We see that customers who fall into both of these less indicative customer base are of high value and churn rate.

In [None]:
# Churn rate and value of Customers to be targeted
target_segment = (df_binned['NumOfProducts'] >= 3) | (df_binned['Age_binned'] == '50-60') | (df_binned['Geography'] == 'Germany') | ((df_binned['Balance_binned'].isin(['100K-125K', '125K-150K', '>150K'])) & (df_binned['Age_binned'].isin(['40-50', '60-70'])))

print(f"Value (Target): {calculate_segment_value(df_binned, target_segment):.3f}")
print(f"Churn rate (Target): {100*(df_binned[target_segment]['Exited'].mean()):.2f}%")
print(f"Population Size (%): {100*sum(target_segment)/len(df_binned)}%")

# Predictive Model

In [None]:
# Load final model and unseen data set
model = joblib.load("../pipelines/final_model.joblib")

df_test = pd.read_csv("../data/clean/test.csv")
X_test, y_test = df_test.drop(['Exited'], axis=1), df_test['Exited']

For our model the class of predicted churners depend on the threshold chosen. We plot the value of the resulting class against the threshold.

In [None]:
# Predict class probabilities
y_pred_proba = model.predict_proba(X_test)[:, 1]

# Calculate value and precision vs threshold plot
plot_threshold_analysis_grid(X_test, y_test, y_pred_proba)
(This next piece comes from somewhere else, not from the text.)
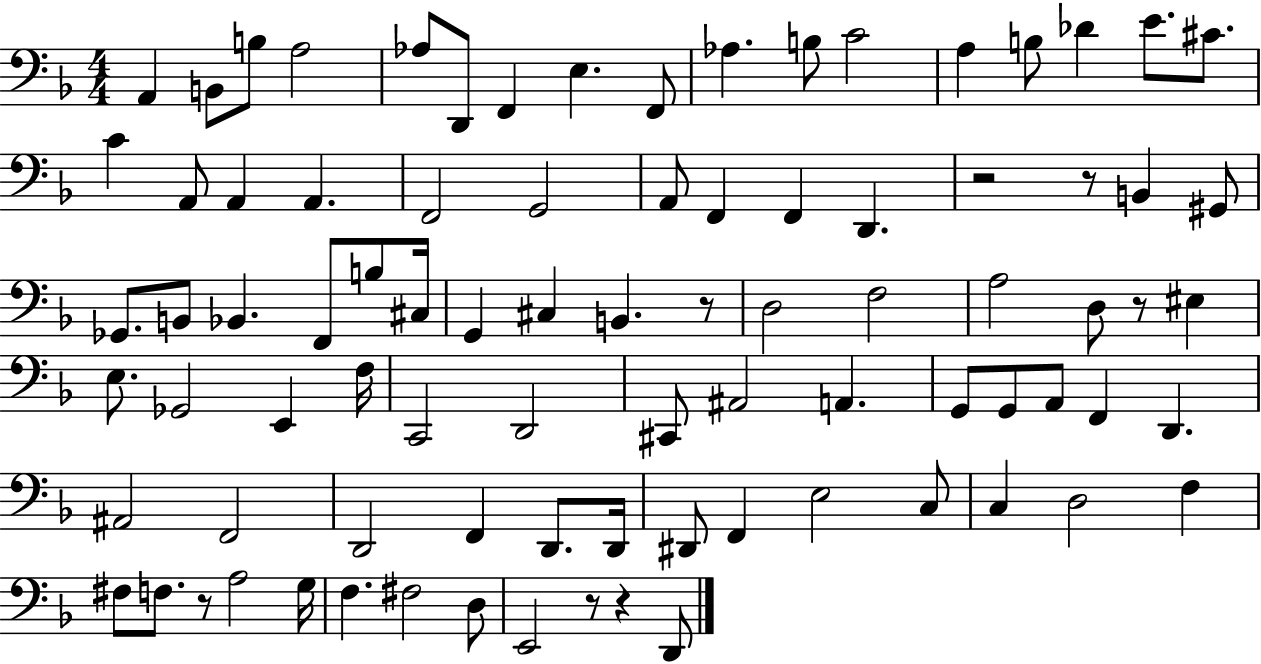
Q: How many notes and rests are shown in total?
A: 86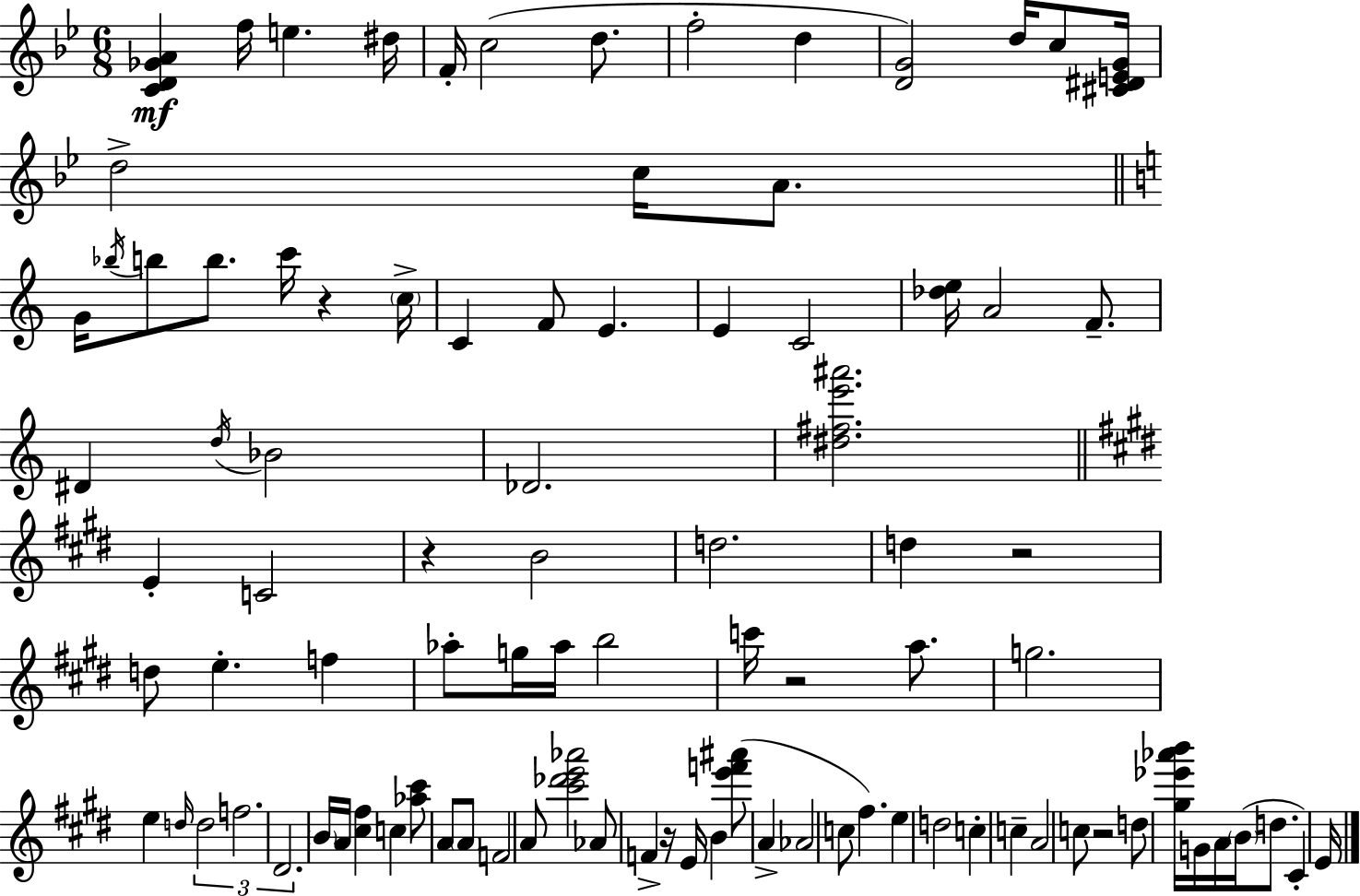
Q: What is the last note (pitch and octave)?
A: E4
- At a threshold of 0.3, we see that the number of customers predicted to be churners is slightly above the segement determine by rule-based heuristics as well as similar value. However we see that our model has about a 5% improvement in precision compared to the rule-based strategy. 
- In general we see that as we increase the threshold for our model the value and precision of both the resulting cummulative and binned segment of predicted customers increases.